───── Page excerpt ─────

The amounts of salbutamol excreted in the 30 min after dosing for each inhalation method are shown in Figure 2 and Table 2. Significantly more salbutamol was excreted in urine using the SLOW and LATE methods compared with the FAST method.

Figure 2.

The amount of salbutamol excreted in the urine during the first 30 min after the inhalation of one 100 µg salbutamol dose using the SLOW, FAST and LATE inhalation methods

Urinary salbutamol excretion following inhalation of one dose in Phase I and SLOW inhalation in Phase II (identical inhalation methods) did not differ (95% confidence interval on the difference, −0.22, 1.06). Furthermore, no difference was found for the methacholine doubling dose values between these two study doses (95% confidence interval on the difference −0.12, 0.50).

───── Listed entries ─────

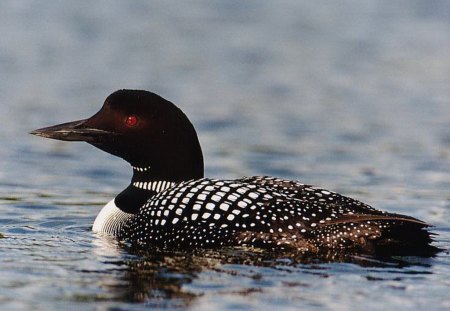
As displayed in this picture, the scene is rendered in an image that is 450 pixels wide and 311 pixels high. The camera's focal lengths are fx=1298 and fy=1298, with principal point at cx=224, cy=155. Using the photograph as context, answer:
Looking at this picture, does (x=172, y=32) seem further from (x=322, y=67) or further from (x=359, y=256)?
(x=359, y=256)

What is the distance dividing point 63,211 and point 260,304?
2.97m

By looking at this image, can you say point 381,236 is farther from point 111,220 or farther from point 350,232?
point 111,220

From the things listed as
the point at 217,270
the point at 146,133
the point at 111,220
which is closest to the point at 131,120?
the point at 146,133

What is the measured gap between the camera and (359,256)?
6691 millimetres

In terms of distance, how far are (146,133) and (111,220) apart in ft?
1.79

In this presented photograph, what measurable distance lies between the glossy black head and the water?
57 centimetres

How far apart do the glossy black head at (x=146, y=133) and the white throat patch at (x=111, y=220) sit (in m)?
0.30

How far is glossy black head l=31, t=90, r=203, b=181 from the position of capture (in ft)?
24.7

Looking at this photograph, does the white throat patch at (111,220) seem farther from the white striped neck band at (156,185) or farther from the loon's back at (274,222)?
the loon's back at (274,222)

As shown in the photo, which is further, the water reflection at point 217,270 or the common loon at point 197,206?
the common loon at point 197,206

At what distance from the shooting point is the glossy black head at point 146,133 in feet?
24.7

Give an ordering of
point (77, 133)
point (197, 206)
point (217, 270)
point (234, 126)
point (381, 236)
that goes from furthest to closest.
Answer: point (234, 126)
point (77, 133)
point (197, 206)
point (381, 236)
point (217, 270)

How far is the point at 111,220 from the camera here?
7527 mm

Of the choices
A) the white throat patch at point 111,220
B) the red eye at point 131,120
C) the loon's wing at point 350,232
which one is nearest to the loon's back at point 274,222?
the loon's wing at point 350,232
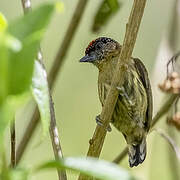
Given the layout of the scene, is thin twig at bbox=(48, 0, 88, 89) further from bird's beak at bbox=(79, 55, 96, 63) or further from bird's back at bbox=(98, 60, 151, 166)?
bird's beak at bbox=(79, 55, 96, 63)

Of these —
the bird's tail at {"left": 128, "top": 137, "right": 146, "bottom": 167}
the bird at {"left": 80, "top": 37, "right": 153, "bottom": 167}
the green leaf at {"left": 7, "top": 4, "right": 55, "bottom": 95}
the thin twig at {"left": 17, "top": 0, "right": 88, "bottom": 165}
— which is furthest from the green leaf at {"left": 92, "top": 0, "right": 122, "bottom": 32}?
the green leaf at {"left": 7, "top": 4, "right": 55, "bottom": 95}

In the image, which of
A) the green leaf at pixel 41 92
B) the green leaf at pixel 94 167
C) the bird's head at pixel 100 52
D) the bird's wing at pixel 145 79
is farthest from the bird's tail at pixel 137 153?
the green leaf at pixel 94 167

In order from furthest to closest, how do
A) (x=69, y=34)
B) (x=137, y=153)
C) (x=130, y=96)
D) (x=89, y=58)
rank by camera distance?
(x=89, y=58) → (x=137, y=153) → (x=130, y=96) → (x=69, y=34)

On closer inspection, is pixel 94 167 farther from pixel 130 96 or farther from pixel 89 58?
pixel 89 58

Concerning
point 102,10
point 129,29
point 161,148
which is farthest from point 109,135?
point 129,29

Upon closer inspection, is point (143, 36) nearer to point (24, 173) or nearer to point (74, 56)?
point (74, 56)

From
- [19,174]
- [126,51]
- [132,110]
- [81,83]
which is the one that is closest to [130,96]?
[132,110]
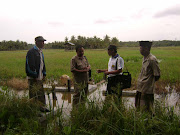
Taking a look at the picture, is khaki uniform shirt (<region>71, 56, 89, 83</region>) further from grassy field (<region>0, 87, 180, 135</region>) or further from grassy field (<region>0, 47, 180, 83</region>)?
grassy field (<region>0, 47, 180, 83</region>)

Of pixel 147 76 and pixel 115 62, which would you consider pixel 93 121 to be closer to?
pixel 147 76

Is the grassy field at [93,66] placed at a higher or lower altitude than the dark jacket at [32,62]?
lower

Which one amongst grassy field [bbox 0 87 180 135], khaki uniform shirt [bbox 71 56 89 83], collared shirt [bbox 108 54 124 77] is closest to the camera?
grassy field [bbox 0 87 180 135]

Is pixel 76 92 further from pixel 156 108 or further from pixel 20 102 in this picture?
pixel 156 108

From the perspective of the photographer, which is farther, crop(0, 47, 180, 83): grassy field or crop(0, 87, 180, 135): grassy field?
crop(0, 47, 180, 83): grassy field

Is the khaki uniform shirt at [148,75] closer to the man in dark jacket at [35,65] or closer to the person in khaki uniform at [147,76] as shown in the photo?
the person in khaki uniform at [147,76]

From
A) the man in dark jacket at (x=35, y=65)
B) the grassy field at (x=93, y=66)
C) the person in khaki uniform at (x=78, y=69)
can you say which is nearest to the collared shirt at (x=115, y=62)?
the person in khaki uniform at (x=78, y=69)

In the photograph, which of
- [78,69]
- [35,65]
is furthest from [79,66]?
[35,65]

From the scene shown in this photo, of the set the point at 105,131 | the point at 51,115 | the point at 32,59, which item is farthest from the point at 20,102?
the point at 105,131

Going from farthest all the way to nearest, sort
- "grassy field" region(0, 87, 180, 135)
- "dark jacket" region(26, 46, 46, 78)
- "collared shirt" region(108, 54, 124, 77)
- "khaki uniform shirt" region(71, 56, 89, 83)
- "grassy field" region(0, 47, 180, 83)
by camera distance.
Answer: "grassy field" region(0, 47, 180, 83)
"khaki uniform shirt" region(71, 56, 89, 83)
"dark jacket" region(26, 46, 46, 78)
"collared shirt" region(108, 54, 124, 77)
"grassy field" region(0, 87, 180, 135)

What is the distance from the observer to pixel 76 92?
3734mm

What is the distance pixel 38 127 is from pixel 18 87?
431cm

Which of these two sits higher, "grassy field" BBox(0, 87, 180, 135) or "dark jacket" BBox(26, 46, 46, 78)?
"dark jacket" BBox(26, 46, 46, 78)

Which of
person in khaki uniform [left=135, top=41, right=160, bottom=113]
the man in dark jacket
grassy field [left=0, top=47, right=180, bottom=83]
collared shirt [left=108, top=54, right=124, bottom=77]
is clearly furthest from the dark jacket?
grassy field [left=0, top=47, right=180, bottom=83]
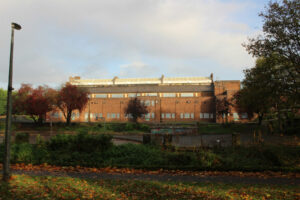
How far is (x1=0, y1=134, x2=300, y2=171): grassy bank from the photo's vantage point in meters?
11.1

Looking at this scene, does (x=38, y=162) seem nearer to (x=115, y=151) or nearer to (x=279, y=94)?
(x=115, y=151)

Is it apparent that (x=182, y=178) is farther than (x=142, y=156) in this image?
No

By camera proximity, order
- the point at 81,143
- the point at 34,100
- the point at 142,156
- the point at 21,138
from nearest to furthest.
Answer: the point at 142,156 → the point at 81,143 → the point at 21,138 → the point at 34,100

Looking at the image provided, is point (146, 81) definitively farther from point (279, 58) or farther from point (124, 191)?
point (124, 191)

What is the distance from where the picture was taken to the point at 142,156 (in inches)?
490

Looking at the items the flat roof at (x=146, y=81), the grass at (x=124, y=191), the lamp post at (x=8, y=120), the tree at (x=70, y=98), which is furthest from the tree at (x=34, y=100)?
the flat roof at (x=146, y=81)

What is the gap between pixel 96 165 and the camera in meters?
11.2

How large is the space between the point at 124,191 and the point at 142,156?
5655 mm

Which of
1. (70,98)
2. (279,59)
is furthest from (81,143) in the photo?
(70,98)

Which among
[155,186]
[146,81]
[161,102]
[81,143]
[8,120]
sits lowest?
[155,186]

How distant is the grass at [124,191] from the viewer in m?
6.14

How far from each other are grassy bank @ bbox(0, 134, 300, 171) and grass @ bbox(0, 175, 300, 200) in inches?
125

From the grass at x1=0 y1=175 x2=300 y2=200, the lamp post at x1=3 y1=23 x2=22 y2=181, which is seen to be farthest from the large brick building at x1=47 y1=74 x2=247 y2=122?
the grass at x1=0 y1=175 x2=300 y2=200

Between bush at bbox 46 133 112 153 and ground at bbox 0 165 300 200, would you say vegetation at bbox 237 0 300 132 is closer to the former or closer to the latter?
ground at bbox 0 165 300 200
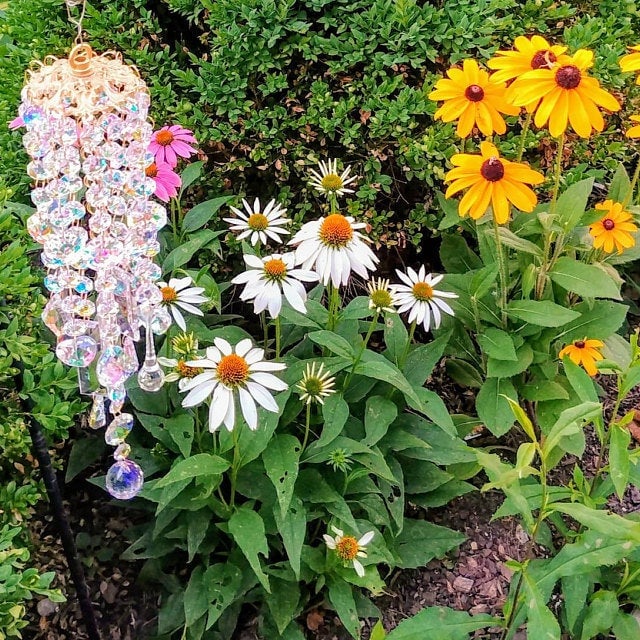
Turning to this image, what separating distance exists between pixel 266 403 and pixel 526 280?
757 millimetres

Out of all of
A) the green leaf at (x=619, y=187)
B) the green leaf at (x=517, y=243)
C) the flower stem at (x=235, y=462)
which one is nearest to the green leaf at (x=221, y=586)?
the flower stem at (x=235, y=462)

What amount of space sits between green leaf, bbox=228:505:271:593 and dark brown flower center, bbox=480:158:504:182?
78 cm

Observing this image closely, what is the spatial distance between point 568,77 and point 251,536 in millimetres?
1004

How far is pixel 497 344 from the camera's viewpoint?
5.06ft

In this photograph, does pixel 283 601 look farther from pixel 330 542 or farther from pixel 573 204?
pixel 573 204

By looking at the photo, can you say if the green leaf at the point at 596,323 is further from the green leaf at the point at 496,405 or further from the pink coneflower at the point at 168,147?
the pink coneflower at the point at 168,147

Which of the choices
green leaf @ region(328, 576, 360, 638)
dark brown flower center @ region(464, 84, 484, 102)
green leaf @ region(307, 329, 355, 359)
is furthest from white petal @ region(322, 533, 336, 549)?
dark brown flower center @ region(464, 84, 484, 102)

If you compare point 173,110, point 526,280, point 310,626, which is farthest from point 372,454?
point 173,110

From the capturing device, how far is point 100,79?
0.79 metres

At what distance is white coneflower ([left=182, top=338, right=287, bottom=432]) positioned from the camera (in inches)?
41.2

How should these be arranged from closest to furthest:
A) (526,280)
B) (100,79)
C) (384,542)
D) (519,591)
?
(100,79) → (519,591) → (384,542) → (526,280)

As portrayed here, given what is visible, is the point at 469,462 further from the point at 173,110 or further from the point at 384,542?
the point at 173,110

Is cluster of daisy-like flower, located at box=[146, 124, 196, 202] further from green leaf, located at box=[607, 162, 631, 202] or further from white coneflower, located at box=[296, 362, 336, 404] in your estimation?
green leaf, located at box=[607, 162, 631, 202]

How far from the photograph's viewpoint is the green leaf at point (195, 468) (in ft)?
3.88
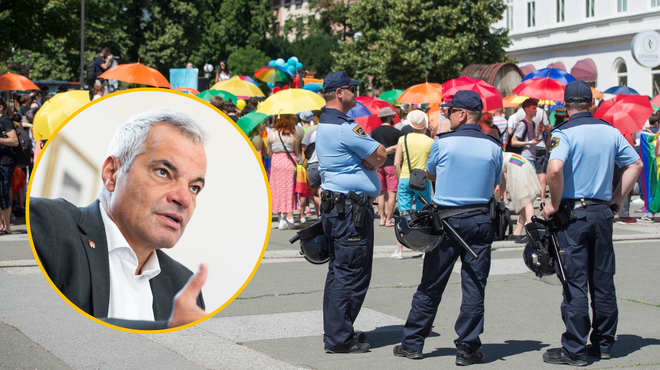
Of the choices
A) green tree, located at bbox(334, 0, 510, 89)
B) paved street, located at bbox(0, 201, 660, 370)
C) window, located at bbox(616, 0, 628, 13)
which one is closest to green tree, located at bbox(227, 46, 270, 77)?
green tree, located at bbox(334, 0, 510, 89)

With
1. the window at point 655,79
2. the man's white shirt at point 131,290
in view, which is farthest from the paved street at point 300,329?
the window at point 655,79

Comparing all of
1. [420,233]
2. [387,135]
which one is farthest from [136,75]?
[420,233]

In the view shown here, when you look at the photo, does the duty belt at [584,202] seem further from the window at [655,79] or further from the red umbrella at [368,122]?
the window at [655,79]

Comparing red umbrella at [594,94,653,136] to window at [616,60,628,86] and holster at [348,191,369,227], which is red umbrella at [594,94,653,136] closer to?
holster at [348,191,369,227]

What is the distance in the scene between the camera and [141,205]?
170cm

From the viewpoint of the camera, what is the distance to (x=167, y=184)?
1.70 meters

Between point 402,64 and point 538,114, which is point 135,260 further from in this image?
point 402,64

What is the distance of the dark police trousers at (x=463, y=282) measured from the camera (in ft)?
15.7

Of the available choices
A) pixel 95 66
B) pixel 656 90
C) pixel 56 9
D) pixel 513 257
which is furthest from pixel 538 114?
pixel 656 90

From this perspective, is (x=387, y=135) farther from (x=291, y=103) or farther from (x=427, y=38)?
(x=427, y=38)

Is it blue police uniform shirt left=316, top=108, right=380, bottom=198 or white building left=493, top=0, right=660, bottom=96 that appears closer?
blue police uniform shirt left=316, top=108, right=380, bottom=198

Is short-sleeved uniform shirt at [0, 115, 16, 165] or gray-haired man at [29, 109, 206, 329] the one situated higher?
short-sleeved uniform shirt at [0, 115, 16, 165]

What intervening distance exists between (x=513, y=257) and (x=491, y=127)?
5.90 ft

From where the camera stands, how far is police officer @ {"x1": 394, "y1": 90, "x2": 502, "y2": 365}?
15.7ft
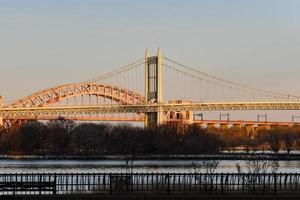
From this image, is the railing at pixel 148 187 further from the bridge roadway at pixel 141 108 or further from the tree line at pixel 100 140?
the bridge roadway at pixel 141 108

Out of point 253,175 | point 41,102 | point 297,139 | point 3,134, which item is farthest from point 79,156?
point 253,175

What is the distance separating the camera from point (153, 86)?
11081cm

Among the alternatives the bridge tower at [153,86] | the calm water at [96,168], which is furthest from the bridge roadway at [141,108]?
the calm water at [96,168]

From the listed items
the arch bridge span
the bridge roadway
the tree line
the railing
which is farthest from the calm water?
the arch bridge span

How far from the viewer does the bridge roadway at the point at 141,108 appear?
102062 mm

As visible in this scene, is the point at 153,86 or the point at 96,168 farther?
the point at 153,86

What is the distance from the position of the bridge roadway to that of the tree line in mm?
1950

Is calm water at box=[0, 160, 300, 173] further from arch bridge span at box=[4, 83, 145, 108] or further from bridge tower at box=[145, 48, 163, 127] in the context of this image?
arch bridge span at box=[4, 83, 145, 108]

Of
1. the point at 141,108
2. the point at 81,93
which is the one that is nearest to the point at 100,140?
the point at 141,108

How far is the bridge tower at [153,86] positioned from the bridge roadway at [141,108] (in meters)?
1.10

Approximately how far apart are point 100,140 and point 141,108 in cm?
596

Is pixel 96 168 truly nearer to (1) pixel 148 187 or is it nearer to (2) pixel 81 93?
(1) pixel 148 187

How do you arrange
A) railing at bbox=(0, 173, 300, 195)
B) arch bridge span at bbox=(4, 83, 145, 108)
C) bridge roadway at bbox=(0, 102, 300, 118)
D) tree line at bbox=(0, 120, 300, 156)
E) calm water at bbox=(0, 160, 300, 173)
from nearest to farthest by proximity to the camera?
railing at bbox=(0, 173, 300, 195), calm water at bbox=(0, 160, 300, 173), bridge roadway at bbox=(0, 102, 300, 118), tree line at bbox=(0, 120, 300, 156), arch bridge span at bbox=(4, 83, 145, 108)

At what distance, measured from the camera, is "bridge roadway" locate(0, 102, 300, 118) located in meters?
102
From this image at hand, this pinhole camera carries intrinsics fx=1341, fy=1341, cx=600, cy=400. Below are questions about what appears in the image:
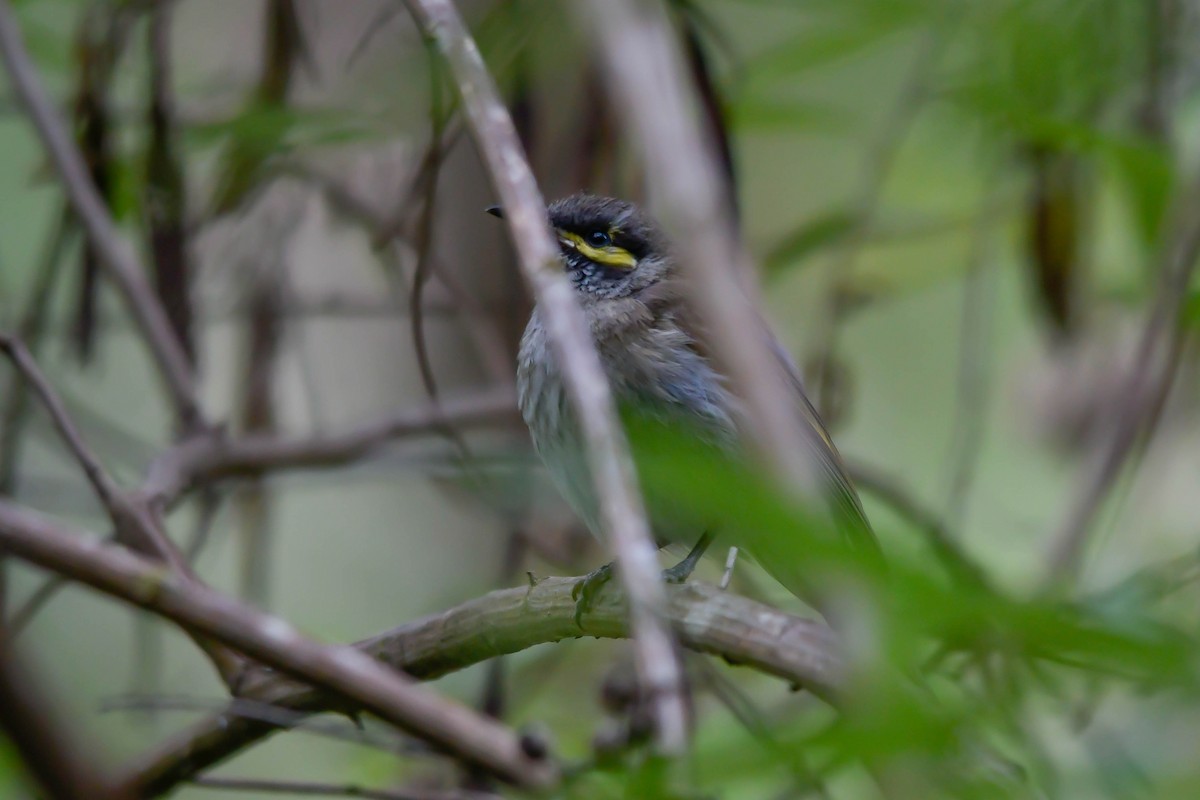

─────

## Activities
**A.** List every inhalation method named in the salbutamol excerpt.
**B.** Answer these questions from the salbutamol excerpt, one line each:
(i) What size of salbutamol dose was inhaled?
(ii) Over what period after dosing was urinary salbutamol excretion measured?
(iii) What 95% confidence interval on the difference is given for the methacholine doubling dose values?
**C.** Print the salbutamol excerpt from "Urinary salbutamol excretion" to "difference −0.12, 0.50).".

## Solutions
**A.** SLOW, FAST, LATE

**B.**
(i) One 100 µg dose.
(ii) The first 30 min after dosing.
(iii) −0.12, 0.50.

**C.**
Urinary salbutamol excretion following inhalation of one dose in Phase I and SLOW inhalation in Phase II (identical inhalation methods) did not differ (95% confidence interval on the difference, −0.22, 1.06). Furthermore, no difference was found for the methacholine doubling dose values between these two study doses (95% confidence interval on the difference −0.12, 0.50).